■ **SHORT EXERCISE**:
In the falling objects passage, reproduce the text between "Objects that fall" and "points of damage).", inclusive.

■ **PASSAGE**:
* start *

Dungeon Master Assistance

A place to share thoughts and ideas about Dungeons and Dragons

D&D 5E – Falling Objects


Falling Objects

Just as characters take damage when they fall more than 10 feet, so to do they take damage when they are hit by falling objects. I was using these house rules for 3rd edition and they still work for 5th edition. I would typically allow a character to make a DC 15 DEX saving throw to jump out of the way and take no damage.

Objects that fall upon characters deal damage based on their weight and the distance they have fallen.

For objects weighing 200 pounds or more, the object deals 1d6 points of damage, provided it falls at least 10 feet. Distance also comes into play, adding an additional 1d6 points of damage for every 10-foot increment it falls beyond the first (to a maximum of 20d6 points of damage).

Objects smaller than 200 pounds also deal damage when dropped, but they must fall farther to deal the same damage. Use this table to see how far an object of a given weight must drop to deal 1d6 points of damage.

Object Weight Falling Distance Maximum damage
200 lb. or more 10 ft. 20d6
100-199 lb. 20 ft. 10d6
50-99 lb. 30 ft. 5d6
30-49 lb. 40 ft. 4d6
10-29 lb. 50 ft. 3d6
5-9 lb. 60 ft. 2d6
1-4 lb. 70 ft. 1d6

For each additional increment an object falls, it deals an additional 1d6 points of damage up to the maximum damage. Objects weighing less than 1 pound do not deal damage to those they land upon, no matter how far they have fallen.


3 responses to “D&D 5E – Falling Objects

  1. Pingback: D&D 5E – Falling Objects — | MEASURELESS EONS

  2. Terra Alexstrasza April 5, 2017 at 12:07 am

    I have a character who currently weighs around 900 lbs and is 10 feet tall when fully upright, and has just learned that jumping on vampires will squash them. Our DM used the stats on this article for that. Do you feel that being absurdly higher than the 200 lb. mark listed here will denote less height needed for the 20d6 damage?
    200 lbs. is approximately 22% of 900 lbs. And 22% of 10 ft. is about 2.2 ft. So, at this point, it’s less a matter of how high she’s jumping and more a matter of weight vs. the carry strength of the victim with a dex save to catch me. So if the victim was capable of carrying 900 lbs., it’s basically just “do they catch me”, right?

    In the end, although this leaves my character prone after doing it, she will probably try doing it again.

    And I can’t legit find any solid articles about large characters jumping onto shit.

    P.S. My DM loved me rolling 20d6 because it was just hilarious.


    • Ronny April 5, 2017 at 9:42 am

      This bring up several points.

* end *

[Data items]

* start *

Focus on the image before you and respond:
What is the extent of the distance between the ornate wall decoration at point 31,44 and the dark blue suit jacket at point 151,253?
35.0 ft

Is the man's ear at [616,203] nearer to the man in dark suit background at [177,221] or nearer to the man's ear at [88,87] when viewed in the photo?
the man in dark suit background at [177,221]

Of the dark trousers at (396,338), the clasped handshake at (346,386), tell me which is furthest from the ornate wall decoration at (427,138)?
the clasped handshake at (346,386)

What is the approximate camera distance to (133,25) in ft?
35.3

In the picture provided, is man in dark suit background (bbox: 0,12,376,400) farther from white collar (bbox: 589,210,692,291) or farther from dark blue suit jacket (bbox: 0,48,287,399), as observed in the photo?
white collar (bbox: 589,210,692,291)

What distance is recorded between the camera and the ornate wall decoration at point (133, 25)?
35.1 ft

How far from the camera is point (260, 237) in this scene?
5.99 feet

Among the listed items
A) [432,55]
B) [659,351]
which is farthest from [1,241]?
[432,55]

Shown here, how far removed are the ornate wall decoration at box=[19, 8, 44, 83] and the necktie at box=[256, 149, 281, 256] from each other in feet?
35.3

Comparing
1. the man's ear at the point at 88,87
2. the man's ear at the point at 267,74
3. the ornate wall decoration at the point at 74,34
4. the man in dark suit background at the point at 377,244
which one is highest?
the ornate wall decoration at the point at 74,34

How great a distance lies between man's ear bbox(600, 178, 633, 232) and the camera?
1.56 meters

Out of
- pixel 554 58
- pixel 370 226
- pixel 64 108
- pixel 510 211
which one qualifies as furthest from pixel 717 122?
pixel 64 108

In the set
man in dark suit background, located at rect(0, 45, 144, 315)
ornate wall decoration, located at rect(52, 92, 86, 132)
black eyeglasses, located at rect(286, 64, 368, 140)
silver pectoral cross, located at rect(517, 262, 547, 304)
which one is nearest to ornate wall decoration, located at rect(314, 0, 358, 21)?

* end *

■ **FINAL ANSWER**:
Objects that fall upon characters deal damage based on their weight and the distance they have fallen.

For objects weighing 200 pounds or more, the object deals 1d6 points of damage, provided it falls at least 10 feet. Distance also comes into play, adding an additional 1d6 points of damage for every 10-foot increment it falls beyond the first (to a maximum of 20d6 points of damage).